→ **TO-DO LIST**
1/ Summarize the biography of the racing driver Roy Smith in two sentences.
2/ Write the next part of the biography of the racing driver Roy Smith, picking up after its final sentence.
=== EXCERPT PROVIDED ===
- Smith at the 1982 Daytona 500
- Born: August 6, 1944 Oliver, British Columbia, Canada
- Died: February 26, 2004 (aged 59) Queen Charlotte Sound, Canada
- Achievements: NASCAR Winston West Series Champion (1980, 1981, 1982, and 1988)
- Awards: West Coast Stock Car Hall of Fame (2002 - Inaugural Class) Canadian Motorsport Hall of Fame (2002)

NASCAR Cup Series career
- 26 races run over 13 years
- First race: 1975 Los Angeles Times 500 (Ontario)
- Last race: 1989 Autoworks 500 (Phoenix)
| Wins | Top tens | Poles |
| 0 | 4 | 0 |

ARCA Menards Series West career
- 109 races run over 17 years
- Best finish: 1st (1980, 1981, 1982, 1988)
- First race: 1973 Altamont 100 (Altamont)
- Last race: 1997 Fry's Electronics/Iomega Zip 100 (Sonoma)
- First win: 1979 Kyte Coca-Cola 100 (Portland)
- Last win: 1990 Miller Genuine Draft 200 (Tri-City)
| Wins | Top tens | Poles |
| 15 | 67 | 10 |

= Roy Smith (racing driver) =

Canadian racing driver (1944–2004)

Roy Smith (August 6, 1944 – February 26, 2004) was a Canadian NASCAR driver and part of a Victoria-era racing family. His brother Al and his son Gary also raced.

==Career==
Smith raced the majority of his career in Winston West, winning four championships (1980–82, 1988), although he made three stand-alone Winston Cup starts, all in the Daytona 500.
=== PROVIDED RECORDS ===
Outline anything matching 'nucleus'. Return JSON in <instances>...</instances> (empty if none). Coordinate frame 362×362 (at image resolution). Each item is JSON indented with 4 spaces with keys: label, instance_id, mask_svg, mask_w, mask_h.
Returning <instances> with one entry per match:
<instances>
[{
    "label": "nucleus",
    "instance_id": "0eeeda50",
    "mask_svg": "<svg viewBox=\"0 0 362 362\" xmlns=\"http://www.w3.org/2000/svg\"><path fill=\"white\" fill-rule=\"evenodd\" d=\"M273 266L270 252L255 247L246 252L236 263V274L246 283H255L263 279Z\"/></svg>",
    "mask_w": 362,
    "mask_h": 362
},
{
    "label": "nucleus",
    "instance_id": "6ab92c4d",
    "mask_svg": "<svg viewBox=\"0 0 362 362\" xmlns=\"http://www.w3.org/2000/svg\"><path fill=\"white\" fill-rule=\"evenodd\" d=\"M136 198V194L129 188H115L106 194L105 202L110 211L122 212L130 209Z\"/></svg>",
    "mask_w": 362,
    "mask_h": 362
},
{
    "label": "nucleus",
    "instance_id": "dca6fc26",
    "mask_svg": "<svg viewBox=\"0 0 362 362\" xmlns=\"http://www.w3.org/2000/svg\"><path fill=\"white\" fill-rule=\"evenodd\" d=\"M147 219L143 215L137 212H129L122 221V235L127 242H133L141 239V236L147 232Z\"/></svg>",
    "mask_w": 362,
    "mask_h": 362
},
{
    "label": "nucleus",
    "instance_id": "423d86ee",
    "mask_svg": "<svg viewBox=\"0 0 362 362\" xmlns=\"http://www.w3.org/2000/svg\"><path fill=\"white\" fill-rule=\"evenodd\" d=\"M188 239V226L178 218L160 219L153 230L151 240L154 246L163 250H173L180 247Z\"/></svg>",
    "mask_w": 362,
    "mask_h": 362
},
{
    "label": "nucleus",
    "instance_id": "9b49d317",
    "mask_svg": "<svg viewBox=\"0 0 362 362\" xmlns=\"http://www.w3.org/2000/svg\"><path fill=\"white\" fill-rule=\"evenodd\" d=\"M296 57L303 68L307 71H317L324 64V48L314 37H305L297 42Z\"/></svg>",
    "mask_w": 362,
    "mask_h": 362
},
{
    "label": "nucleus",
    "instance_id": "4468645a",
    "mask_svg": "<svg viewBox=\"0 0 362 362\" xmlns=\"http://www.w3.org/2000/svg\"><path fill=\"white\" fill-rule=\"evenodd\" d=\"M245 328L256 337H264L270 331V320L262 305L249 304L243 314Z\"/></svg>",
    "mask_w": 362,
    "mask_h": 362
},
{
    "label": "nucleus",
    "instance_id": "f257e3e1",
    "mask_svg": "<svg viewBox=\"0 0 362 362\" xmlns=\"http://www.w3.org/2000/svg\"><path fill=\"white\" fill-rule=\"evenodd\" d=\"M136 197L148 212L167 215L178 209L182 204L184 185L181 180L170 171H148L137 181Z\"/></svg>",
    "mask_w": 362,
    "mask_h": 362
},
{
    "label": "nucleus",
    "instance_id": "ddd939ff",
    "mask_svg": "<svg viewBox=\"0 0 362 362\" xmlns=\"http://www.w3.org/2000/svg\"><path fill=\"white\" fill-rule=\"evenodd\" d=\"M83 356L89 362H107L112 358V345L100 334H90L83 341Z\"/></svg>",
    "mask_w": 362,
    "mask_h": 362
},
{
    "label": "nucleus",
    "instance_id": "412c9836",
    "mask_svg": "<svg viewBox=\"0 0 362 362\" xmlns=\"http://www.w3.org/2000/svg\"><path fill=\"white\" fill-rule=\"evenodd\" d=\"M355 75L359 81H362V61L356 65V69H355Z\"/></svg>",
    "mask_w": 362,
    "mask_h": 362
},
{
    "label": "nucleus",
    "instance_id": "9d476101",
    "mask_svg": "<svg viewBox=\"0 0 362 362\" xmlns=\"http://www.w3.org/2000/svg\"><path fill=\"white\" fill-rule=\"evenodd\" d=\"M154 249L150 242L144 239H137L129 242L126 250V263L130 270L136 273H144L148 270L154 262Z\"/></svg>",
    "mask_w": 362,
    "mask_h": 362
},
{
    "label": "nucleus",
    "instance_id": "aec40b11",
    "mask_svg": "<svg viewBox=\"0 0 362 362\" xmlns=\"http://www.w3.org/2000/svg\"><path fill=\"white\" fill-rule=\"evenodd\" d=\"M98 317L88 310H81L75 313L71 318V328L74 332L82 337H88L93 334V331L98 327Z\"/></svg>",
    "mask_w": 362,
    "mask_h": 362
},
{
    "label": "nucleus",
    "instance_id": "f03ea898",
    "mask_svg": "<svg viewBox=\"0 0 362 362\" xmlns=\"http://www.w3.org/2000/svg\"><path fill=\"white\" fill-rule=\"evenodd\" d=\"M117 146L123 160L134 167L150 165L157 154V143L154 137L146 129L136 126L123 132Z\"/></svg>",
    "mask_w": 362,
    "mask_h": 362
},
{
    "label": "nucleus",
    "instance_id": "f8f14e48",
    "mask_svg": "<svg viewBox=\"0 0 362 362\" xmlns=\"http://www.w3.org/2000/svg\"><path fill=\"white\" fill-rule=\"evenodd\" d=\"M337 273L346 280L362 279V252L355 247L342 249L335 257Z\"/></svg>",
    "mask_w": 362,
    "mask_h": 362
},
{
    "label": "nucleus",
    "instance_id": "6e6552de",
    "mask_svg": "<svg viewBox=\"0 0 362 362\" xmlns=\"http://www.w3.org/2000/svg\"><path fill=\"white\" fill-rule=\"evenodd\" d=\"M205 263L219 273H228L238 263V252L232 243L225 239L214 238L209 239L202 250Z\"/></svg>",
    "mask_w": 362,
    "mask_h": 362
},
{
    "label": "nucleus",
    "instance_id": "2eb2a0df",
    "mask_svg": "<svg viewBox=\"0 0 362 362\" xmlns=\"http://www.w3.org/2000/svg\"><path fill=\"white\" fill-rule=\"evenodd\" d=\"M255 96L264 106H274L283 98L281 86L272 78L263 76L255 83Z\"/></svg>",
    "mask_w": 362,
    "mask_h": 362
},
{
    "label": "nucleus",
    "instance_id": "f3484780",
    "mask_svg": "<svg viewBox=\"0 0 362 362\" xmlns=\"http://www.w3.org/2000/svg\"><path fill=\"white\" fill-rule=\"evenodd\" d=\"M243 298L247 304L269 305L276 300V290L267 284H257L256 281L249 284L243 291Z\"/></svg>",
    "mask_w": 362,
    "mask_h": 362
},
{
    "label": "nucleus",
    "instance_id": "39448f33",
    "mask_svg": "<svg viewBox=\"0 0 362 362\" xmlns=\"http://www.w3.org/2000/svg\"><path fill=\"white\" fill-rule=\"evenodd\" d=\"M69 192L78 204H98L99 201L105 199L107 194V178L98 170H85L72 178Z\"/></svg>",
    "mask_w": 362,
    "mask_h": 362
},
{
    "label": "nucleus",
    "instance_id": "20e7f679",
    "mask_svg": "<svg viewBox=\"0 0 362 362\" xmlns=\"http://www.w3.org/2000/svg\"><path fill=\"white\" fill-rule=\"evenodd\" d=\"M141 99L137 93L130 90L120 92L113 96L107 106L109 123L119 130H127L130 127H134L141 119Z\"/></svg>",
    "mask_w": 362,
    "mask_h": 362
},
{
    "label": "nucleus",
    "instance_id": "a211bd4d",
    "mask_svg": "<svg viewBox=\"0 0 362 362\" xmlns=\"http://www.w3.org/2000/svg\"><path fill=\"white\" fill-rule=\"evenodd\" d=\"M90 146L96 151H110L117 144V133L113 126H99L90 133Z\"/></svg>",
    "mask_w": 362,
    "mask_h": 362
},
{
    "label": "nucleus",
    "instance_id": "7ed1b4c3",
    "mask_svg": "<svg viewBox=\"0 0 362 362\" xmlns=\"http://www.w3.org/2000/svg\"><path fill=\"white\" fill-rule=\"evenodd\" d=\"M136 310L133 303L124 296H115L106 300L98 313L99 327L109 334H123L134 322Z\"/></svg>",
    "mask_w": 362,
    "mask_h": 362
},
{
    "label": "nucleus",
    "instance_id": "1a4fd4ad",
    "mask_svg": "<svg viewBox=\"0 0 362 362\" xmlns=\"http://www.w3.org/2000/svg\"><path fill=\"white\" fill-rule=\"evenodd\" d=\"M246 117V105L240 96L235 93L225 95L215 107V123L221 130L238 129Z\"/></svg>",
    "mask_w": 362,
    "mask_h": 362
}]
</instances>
===
→ **ANSWERS FOR THIS EXERCISE**
1/ Roy Smith (1944–2004) was a Canadian NASCAR driver from a racing family; his brother Al and his son Gary also raced. He raced mostly in Winston West, where he won four championships (1980–82 and 1988), and he made three stand-alone Winston Cup starts, all in the Daytona 500.

2/
Smith's official NASCAR Sprint Cup Series record shows 26 starts as the other 23 starts were in combination races were Cup/West races. Until 1998, when NASCAR aligned the Winston West Series with the Busch North Series, all Winston Cup races in California or Arizona (along with the 1994 Brickyard 400) were declared combination races where NASCAR could feature both regular "East Coast" (Cup) drivers racing with the West Coast (West) drivers (a similar move was used in the Busch Grand National and Busch North Series races in the Northeast at the time). For West Series drivers, they were awarded points for their series compared to other West Series drivers, and also scored an official Cup start, but not charged with one of the five starts for Rookie of the Year in Cup.

In the Cup Series, Smith had four finishes in the top-ten, including the 1982 Daytona 500, and no wins. He was inducted in the West Coast Stock Car Hall of Fame in 2002, and the Canadian Motorsport Hall of Fame the same year.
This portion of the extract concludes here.